_Work instruction_
Each record should reappear exactly in your answer, minus any picture.

(Captioned web image data)

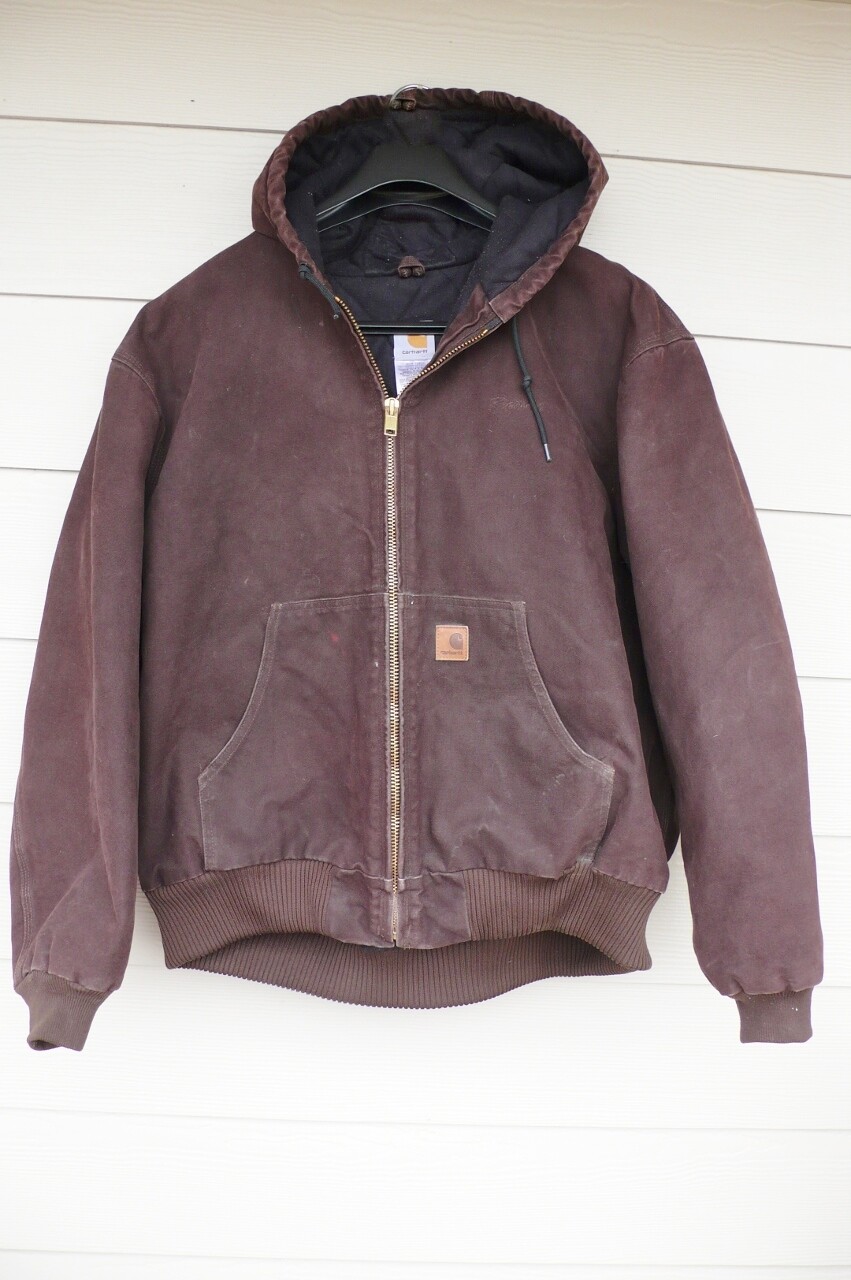 Carhartt Jacket With Hood Mens Size 2XL 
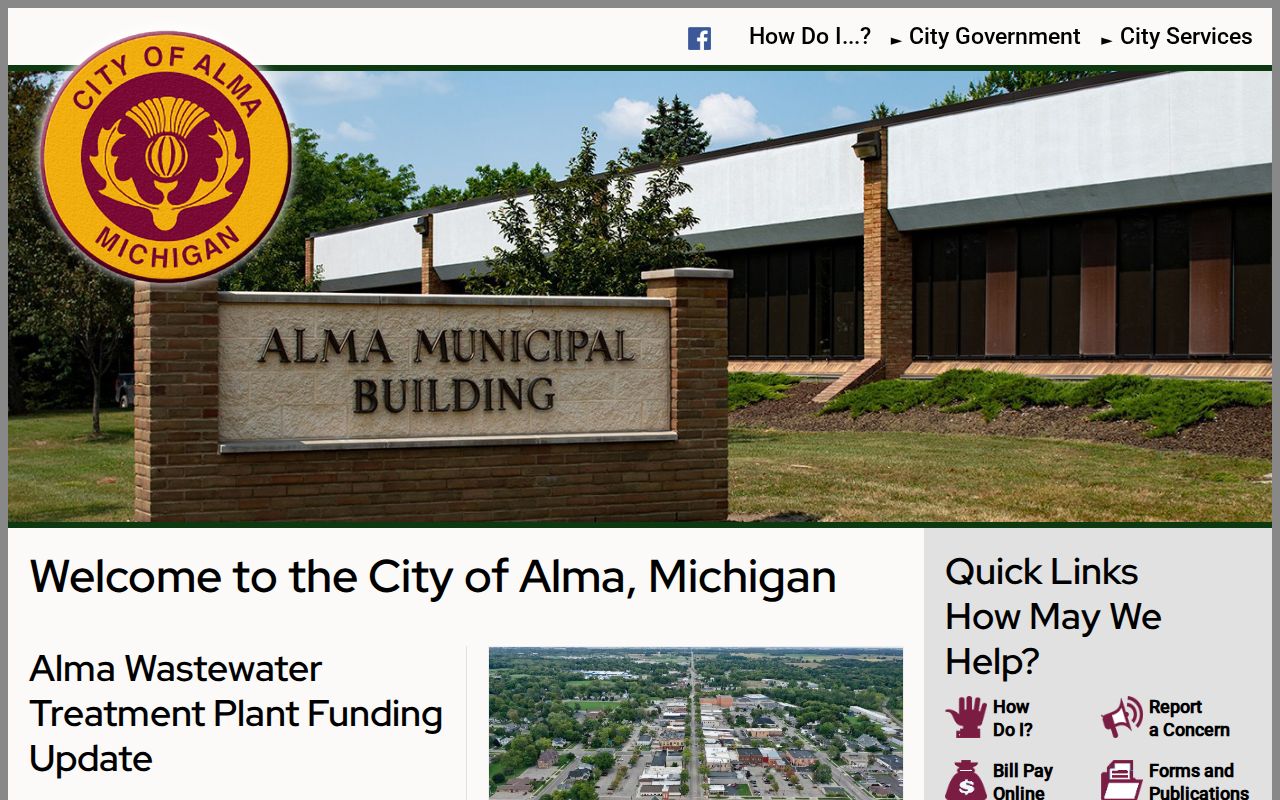 Alma court docket civic context from City of Alma government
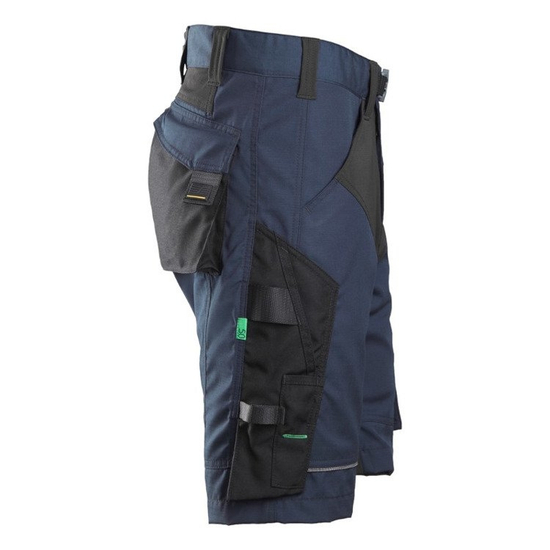 Zdjęcie 4 - 6914 Spodnie Krótkie FlexiWork+ kolor granatowo - czarny Snickers Workwear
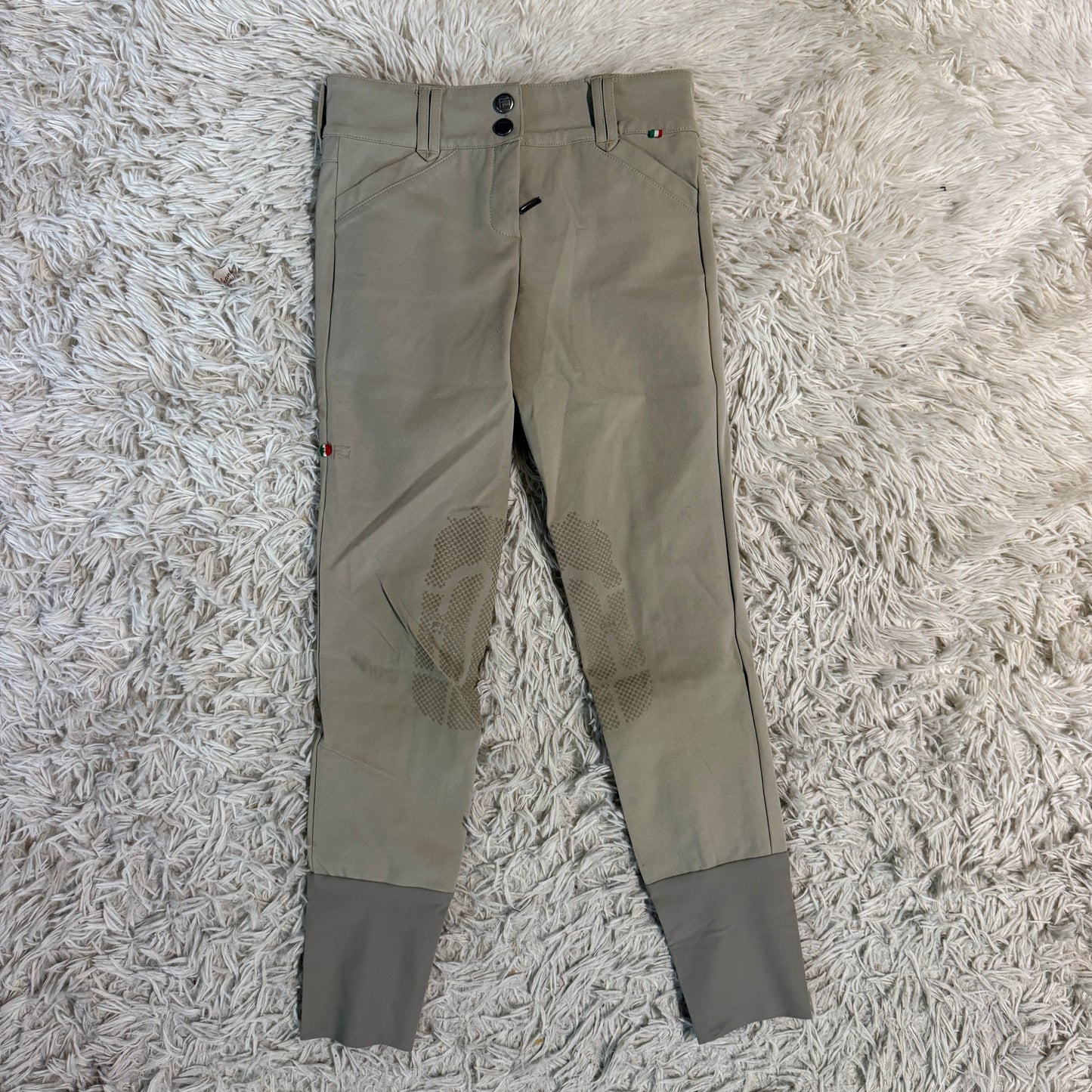 Child’s Size 12R Tan For Horses Knee Patch Horseback Riding Breeches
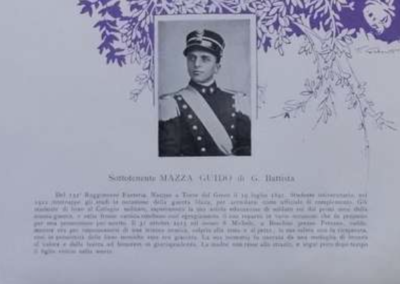 Militaria, Grande Guerra: Stampa Commemorativa Caduti, Napoli, Torre Del Greco. Guido Mazza, Francesco Galante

_Task answer_
 Carhartt Jacket With Hood Mens Size 2XL 
 Alma court docket civic context from City of Alma government
 Zdjęcie 4 - 6914 Spodnie Krótkie FlexiWork+ kolor granatowo - czarny Snickers Workwear
 Child’s Size 12R Tan For Horses Knee Patch Horseback Riding Breeches
 Militaria, Grande Guerra: Stampa Commemorativa Caduti, Napoli, Torre Del Greco. Guido Mazza, Francesco Galante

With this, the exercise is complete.